▸ Task inputs:
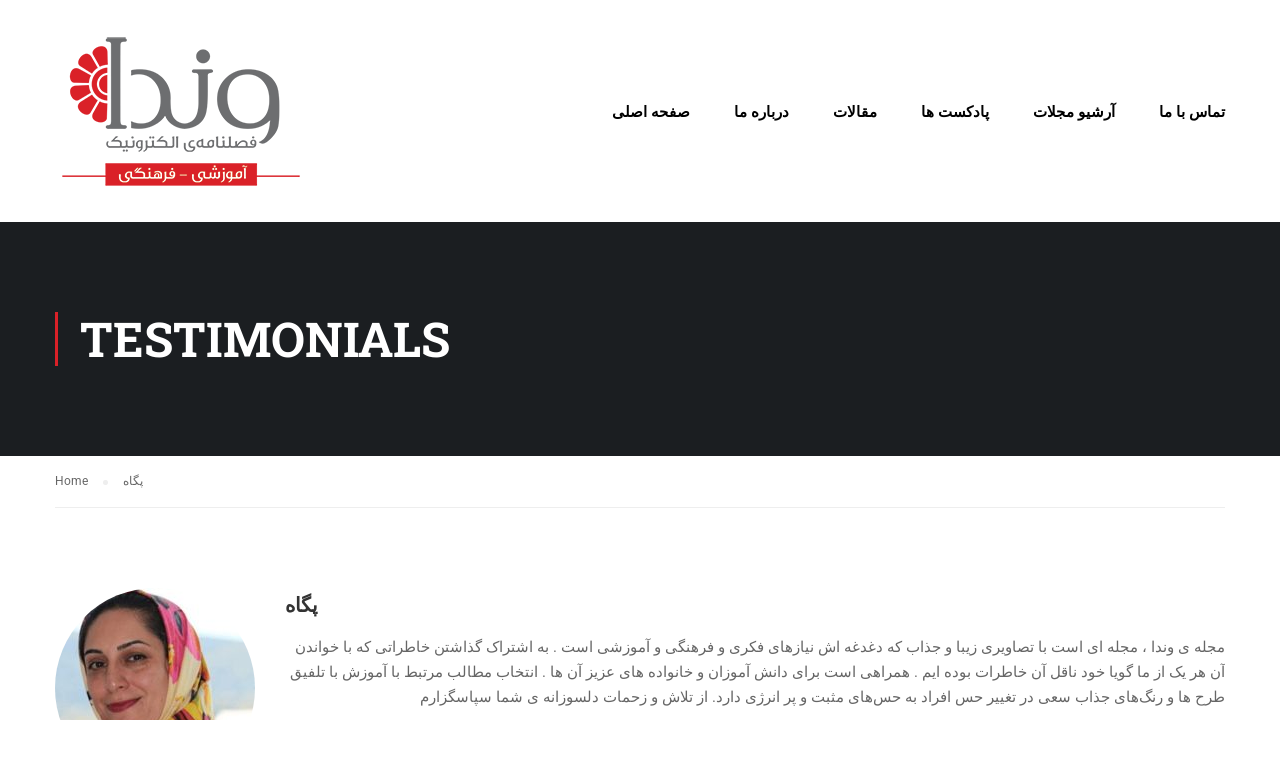

--- FILE ---
content_type: text/css
request_url: https://magazine.vandaa.ca/wp-content/uploads/elementor/css/post-8920.css?ver=1768933244
body_size: 4923
content:
.elementor-8920 .elementor-element.elementor-element-3683d89{transition:background 0.3s, border 0.3s, border-radius 0.3s, box-shadow 0.3s;}.elementor-8920 .elementor-element.elementor-element-3683d89 > .elementor-background-overlay{transition:background 0.3s, border-radius 0.3s, opacity 0.3s;}.elementor-widget-image .widget-image-caption{color:var( --e-global-color-text );font-family:var( --e-global-typography-text-font-family ), Sans-serif;font-weight:var( --e-global-typography-text-font-weight );}.elementor-8920 .elementor-element.elementor-element-4e3ba6c{text-align:start;}.elementor-widget-icon-box.elementor-view-stacked .elementor-icon{background-color:var( --e-global-color-primary );}.elementor-widget-icon-box.elementor-view-framed .elementor-icon, .elementor-widget-icon-box.elementor-view-default .elementor-icon{fill:var( --e-global-color-primary );color:var( --e-global-color-primary );border-color:var( --e-global-color-primary );}.elementor-widget-icon-box .elementor-icon-box-title, .elementor-widget-icon-box .elementor-icon-box-title a{font-family:var( --e-global-typography-primary-font-family ), Sans-serif;font-weight:var( --e-global-typography-primary-font-weight );}.elementor-widget-icon-box .elementor-icon-box-title{color:var( --e-global-color-primary );}.elementor-widget-icon-box:has(:hover) .elementor-icon-box-title,
					 .elementor-widget-icon-box:has(:focus) .elementor-icon-box-title{color:var( --e-global-color-primary );}.elementor-widget-icon-box .elementor-icon-box-description{font-family:var( --e-global-typography-text-font-family ), Sans-serif;font-weight:var( --e-global-typography-text-font-weight );color:var( --e-global-color-text );}.elementor-8920 .elementor-element.elementor-element-b63c1a9 .elementor-icon-box-wrapper{align-items:center;text-align:start;gap:17px;}.elementor-8920 .elementor-element.elementor-element-b63c1a9.elementor-view-stacked .elementor-icon{background-color:#999999;}.elementor-8920 .elementor-element.elementor-element-b63c1a9.elementor-view-framed .elementor-icon, .elementor-8920 .elementor-element.elementor-element-b63c1a9.elementor-view-default .elementor-icon{fill:#999999;color:#999999;border-color:#999999;}.elementor-8920 .elementor-element.elementor-element-b63c1a9 .elementor-icon{font-size:14px;}.elementor-8920 .elementor-element.elementor-element-b63c1a9 .elementor-icon-box-title, .elementor-8920 .elementor-element.elementor-element-b63c1a9 .elementor-icon-box-title a{font-size:15px;font-weight:400;}.elementor-8920 .elementor-element.elementor-element-43d6b5f > .elementor-widget-container{margin:-10px 0px 0px 0px;}.elementor-8920 .elementor-element.elementor-element-43d6b5f .elementor-icon-box-wrapper{align-items:center;text-align:start;gap:17px;}.elementor-8920 .elementor-element.elementor-element-43d6b5f.elementor-view-stacked .elementor-icon{background-color:#999999;}.elementor-8920 .elementor-element.elementor-element-43d6b5f.elementor-view-framed .elementor-icon, .elementor-8920 .elementor-element.elementor-element-43d6b5f.elementor-view-default .elementor-icon{fill:#999999;color:#999999;border-color:#999999;}.elementor-8920 .elementor-element.elementor-element-43d6b5f .elementor-icon{font-size:14px;}.elementor-8920 .elementor-element.elementor-element-43d6b5f .elementor-icon-box-title, .elementor-8920 .elementor-element.elementor-element-43d6b5f .elementor-icon-box-title a{font-size:15px;font-weight:400;}.elementor-8920 .elementor-element.elementor-element-a895171{--grid-template-columns:repeat(0, auto);--icon-size:15px;--grid-column-gap:10px;--grid-row-gap:0px;}.elementor-8920 .elementor-element.elementor-element-a895171 .elementor-widget-container{text-align:left;}.elementor-8920 .elementor-element.elementor-element-a895171 .elementor-social-icon{background-color:rgba(255,255,255,0);border-style:solid;border-width:1px 1px 1px 1px;border-color:#999999;}.elementor-8920 .elementor-element.elementor-element-a895171 .elementor-social-icon i{color:#999999;}.elementor-8920 .elementor-element.elementor-element-a895171 .elementor-social-icon svg{fill:#999999;}.elementor-8920 .elementor-element.elementor-element-a895171 .elementor-social-icon:hover{border-color:rgba(0,0,0,0);}.elementor-8920 .elementor-element.elementor-element-a2a8db5{--spacer-size:50px;}.elementor-bc-flex-widget .elementor-8920 .elementor-element.elementor-element-8a0577c.elementor-column .elementor-widget-wrap{align-items:flex-start;}.elementor-8920 .elementor-element.elementor-element-8a0577c.elementor-column.elementor-element[data-element_type="column"] > .elementor-widget-wrap.elementor-element-populated{align-content:flex-start;align-items:flex-start;}.elementor-8920 .elementor-element.elementor-element-4482ec5{--spacer-size:50px;}@media(min-width:768px){.elementor-8920 .elementor-element.elementor-element-0eb3511{width:32.541%;}.elementor-8920 .elementor-element.elementor-element-ed9e25f{width:33.764%;}}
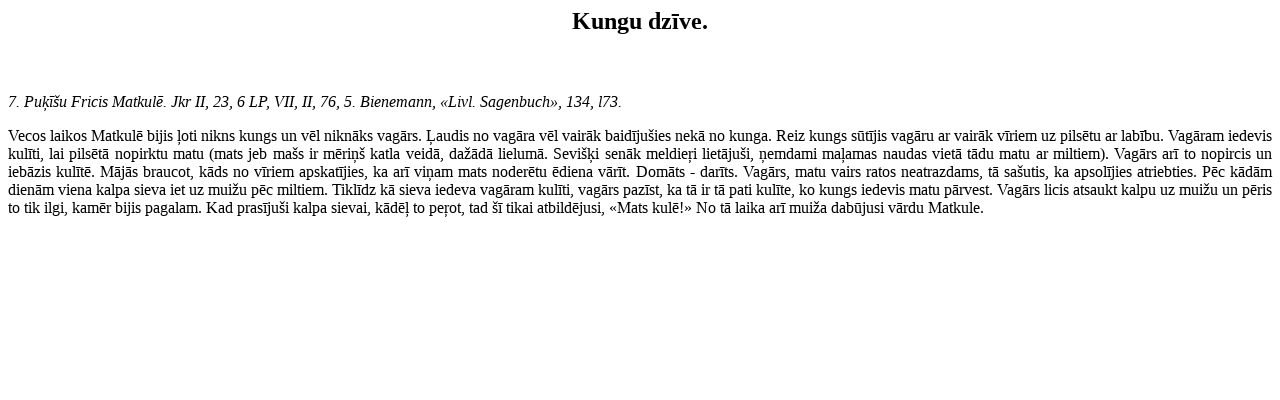

--- FILE ---
content_type: text/html
request_url: http://valoda.ailab.lv/folklora/pasakas/gr15/15G0307.htm
body_size: 848
content:
<html>

<head>
<meta http-equiv="Content-Type" content="text/html; charset=windows-1257">
<title>Kungu dzive</title>
</head>

<body>
<font SIZE="5"><b>

<p ALIGN="CENTER">Kungu dzīve.</p>
</b></font>

<p ALIGN="JUSTIFY">&nbsp;</p>
<i>

<p ALIGN="JUSTIFY">7. Puķīšu Fricis Matkulē. Jkr II, 23, 6 LP, VII, II, 76, 5.
Bienemann, «Livl. Sagenbuch», 134, l73.</p>
</i>

<p ALIGN="JUSTIFY">Vecos laikos Matkulē bijis ļoti nikns kungs un vēl niknāks vagārs.
Ļaudis no vagāra vēl vairāk baidījušies nekā no kunga. Reiz kungs sūtījis vagāru
ar vairāk vīriem uz pilsētu ar labību. Vagāram iedevis kulīti, lai pilsētā
nopirktu matu (mats jeb mašs ir mēriņš katla veidā, dažādā lielumā. Sevišķi
senāk meldieŗi lietājuši, ņemdami maļamas naudas vietā tādu matu ar miltiem).
Vagārs arī to nopircis un iebāzis kulītē. Mājās braucot, kāds no vīriem
apskatījies, ka arī viņam mats noderētu ēdiena vārīt. Domāts - darīts. Vagārs,
matu vairs ratos neatrazdams, tā sašutis, ka apsolījies atriebties. Pēc kādām
dienām viena kalpa sieva iet uz muižu pēc miltiem. Tiklīdz kā sieva iedeva vagāram
kulīti, vagārs pazīst, ka tā ir tā pati kulīte, ko kungs iedevis matu pārvest.
Vagārs licis atsaukt kalpu uz muižu un pēris to tik ilgi, kamēr bijis pagalam. Kad
prasījuši kalpa sievai, kādēļ to peŗot, tad šī tikai atbildējusi, «Mats kulē!»
No tā laika arī muiža dabūjusi vārdu Matkule.</p>
</body>
</html>
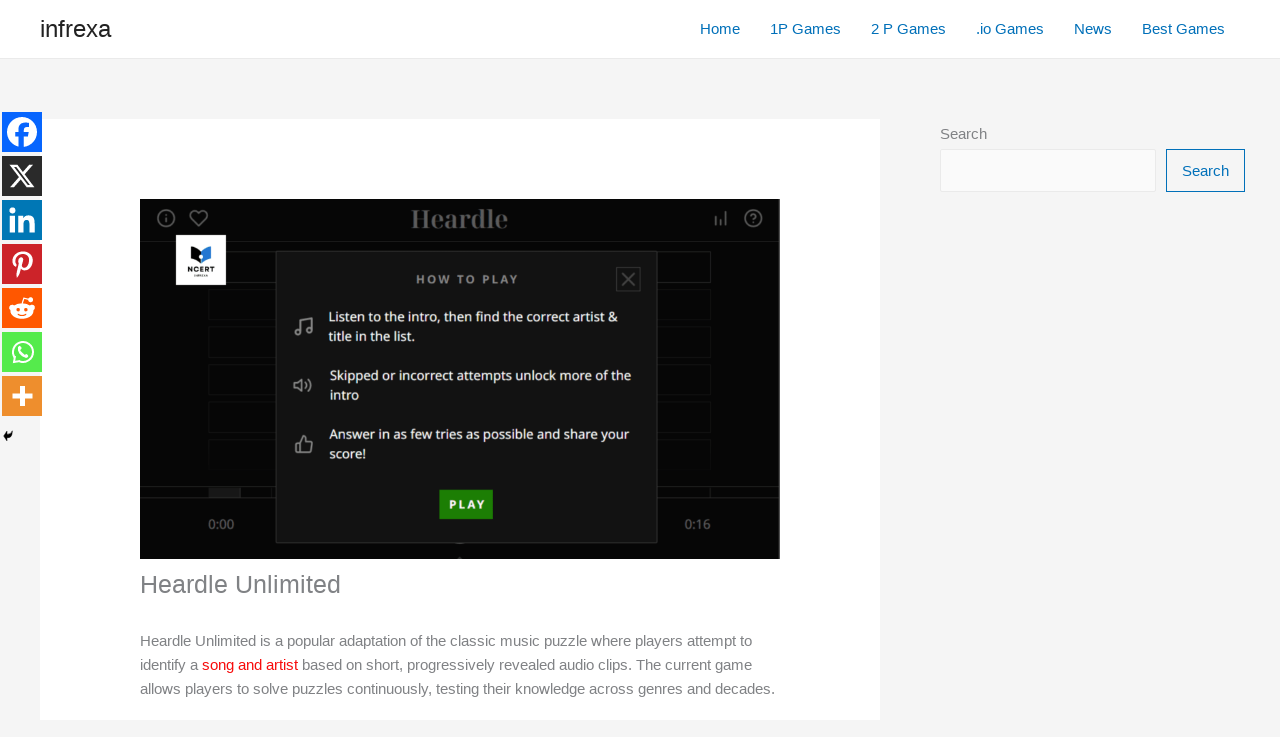

--- FILE ---
content_type: text/html; charset=utf-8
request_url: https://www.google.com/recaptcha/api2/aframe
body_size: 268
content:
<!DOCTYPE HTML><html><head><meta http-equiv="content-type" content="text/html; charset=UTF-8"></head><body><script nonce="f7QKEFvNtJwqLmHuk7CaWA">/** Anti-fraud and anti-abuse applications only. See google.com/recaptcha */ try{var clients={'sodar':'https://pagead2.googlesyndication.com/pagead/sodar?'};window.addEventListener("message",function(a){try{if(a.source===window.parent){var b=JSON.parse(a.data);var c=clients[b['id']];if(c){var d=document.createElement('img');d.src=c+b['params']+'&rc='+(localStorage.getItem("rc::a")?sessionStorage.getItem("rc::b"):"");window.document.body.appendChild(d);sessionStorage.setItem("rc::e",parseInt(sessionStorage.getItem("rc::e")||0)+1);localStorage.setItem("rc::h",'1769013736980');}}}catch(b){}});window.parent.postMessage("_grecaptcha_ready", "*");}catch(b){}</script></body></html>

▸ Your assignment:
Return each line of the preceding material in which "kulīti" can be found.

▸ Result:
ar vairāk vīriem uz pilsētu ar labību. Vagāram iedevis kulīti, lai pilsētā
kulīti, vagārs pazīst, ka tā ir tā pati kulīte, ko kungs iedevis matu pārvest.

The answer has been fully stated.